EKS Module V21: Fixing Eks_managed_node_group Errors

Oct 25, 2025 by SLV Team 53 views

Hey folks! 👋 I've been wrestling with an issue when using the eks_managed_node_group with the EKS module version 21, and I figured I'd share my experience and how I (kinda) fixed it. If you're using Terraform and running into this, then maybe this can help you, too.

The Problem: "Invalid count argument" ⚠️

So, the scenario is this: I'm using the hashicorp/aws provider, specifically version ~> 6, along with the EKS module version ~> 21. My EKS cluster is on version 1.32. When I run tofu plan (I'm using OpenTofu, but the Terraform behavior is the same, guys!), I keep getting this gnarly error popping up:

│ Error: Invalid count argument
│
│ on .terraform/modules/eks.eks/modules/eks-managed-node-group/main.tf line 2, in data "aws_partition" "current":
│  2: count = var.create && var.partition == "" ? 1 : 0
│
│ The "count" value depends on resource attributes that cannot be determined until apply, so OpenTofu cannot predict how many instances will be created.
│
│ To work around this, use the planning option -exclude=module.eks.module.eks.module.eks_managed_node_group["bootstrap"].data.aws_partition.current to first apply
│ without this object, and then apply normally to converge.
╵
╷
│ Error: Invalid count argument
│
│ on .terraform/modules/eks.eks/modules/eks-managed-node-group/main.tf line 5, in data "aws_caller_identity" "current":
│  5: count = var.create && var.account_id == "" ? 1 : 0
│
│ The "count" value depends on resource attributes that cannot be determined until apply, so OpenTofu cannot predict how many instances will be created.
│
│ To work around this, use the planning option -exclude=module.eks.module.eks.module.eks_managed_node_group["bootstrap"].data.aws_caller_identity.current to first
│ apply without this object, and then apply normally to converge.

Basically, the count argument in the eks-managed-node-group module is causing issues during the plan phase. It seems like OpenTofu (or Terraform) can't figure out the number of instances to create because some resource attributes aren't known until the apply phase. It's a classic chicken-and-egg problem, right? 🤔

I tried the usual suspects, like deleting the .terraform directory and running tofu init followed by tofu plan, but no dice. The init command worked fine, but the plan command still threw the same errors. Frustrating, I know! 😫

Quick Note on the Problem

If you have a problem, the first thing is to check these two things.

Remove the local .terraform directory (! ONLY if state is stored remotely, which hopefully you are following that best practice!): rm -rf .terraform/
Re-initialize the project root to pull down modules: terraform init
Re-attempt your terraform plan or apply and check if the issue still persists

Diving into the Details: Versions & Code 💻

Here’s a breakdown of the versions I'm using. It's always good to be specific when troubleshooting this stuff, as you probably already know.

Collected material:

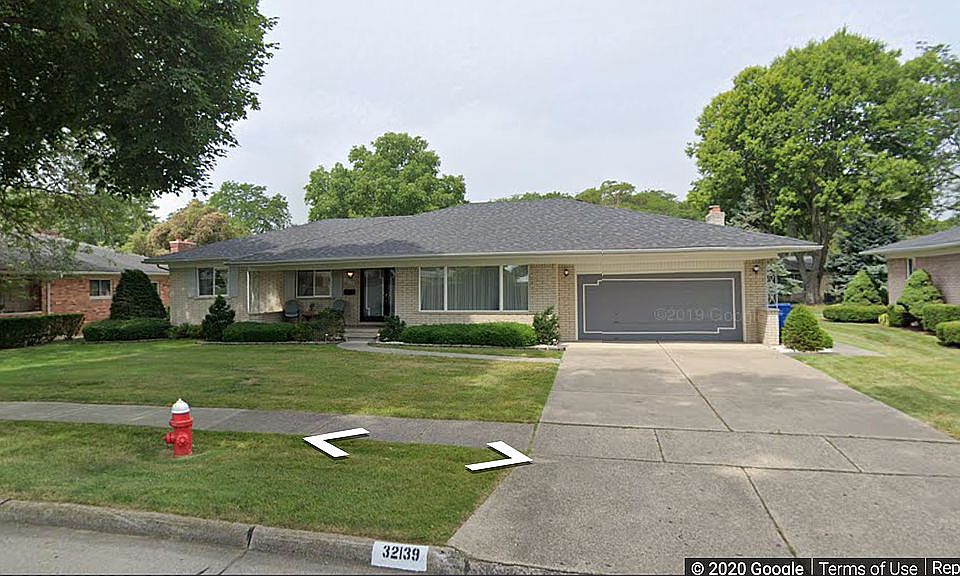 1st image of 32139 Desmond Dr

Using the information:
- 1) Can you print the EKS node group post from "EKS Module V21: Fixing" up to and including "help you, too."?
- 2) Could you carry on the EKS node group post from where it stops?
The listing is separate material, apart from the EKS node group post.

Expected responses:
- 1)
EKS Module V21: Fixing Eks_managed_node_group Errors

Oct 25, 2025 by SLV Team 53 views

Hey folks! 👋 I've been wrestling with an issue when using the eks_managed_node_group with the EKS module version 21, and I figured I'd share my experience and how I (kinda) fixed it. If you're using Terraform and running into this, then maybe this can help you, too.

- 2)
Module version: Required (as per the issue template)
Terraform version: OpenTofu v1.10.3 (shouldn't matter, but good to know!)

Provider versions:

+ provider registry.opentofu.org/gavinbunney/kubectl v1.16.0
+ provider registry.opentofu.org/hashicorp/aws v6.18.0
+ provider registry.opentofu.org/hashicorp/cloudinit v2.3.7
+ provider registry.opentofu.org/hashicorp/helm v2.17.0
+ provider registry.opentofu.org/hashicorp/kubernetes v2.38.0
+ provider registry.opentofu.org/hashicorp/null v3.2.4
+ provider registry.opentofu.org/hashicorp/time v0.13.1
+ provider registry.opentofu.org/hashicorp/tls v4.1.0

And here’s the relevant code snippet from my Terraform configuration. It's a simplified version focusing on the eks_managed_node_groups part:

module "eks" {
  source  = "terraform-aws-modules/eks/aws"
  version = var.module_version

  cluster_name                    = var.cluster_name
  cluster_version                 = var.cluster_version
  enable_irsa                     = true
  vpc_id                          = local.vpc_id
  subnet_ids                      = data.aws_subnets.private_subnets.ids
  cluster_endpoint_private_access = true
  cluster_endpoint_public_access  = true
  bootstrap_self_managed_addons   = var.bootstrap_self_managed_addons

  cluster_addons = {
    kube-proxy = {}
    vpc-cni    = {}
  }

  eks_managed_node_groups = {
    bootstrap = {
      name                       = "bootstrap"
      use_custom_launch_template = false
      disk_size                  = 20
      capacity_type              = "SPOT"
      force_update_version       = true
      ami_type                   = "BOTTLEROCKET_x86_64"
      platform                   = "bottlerocket"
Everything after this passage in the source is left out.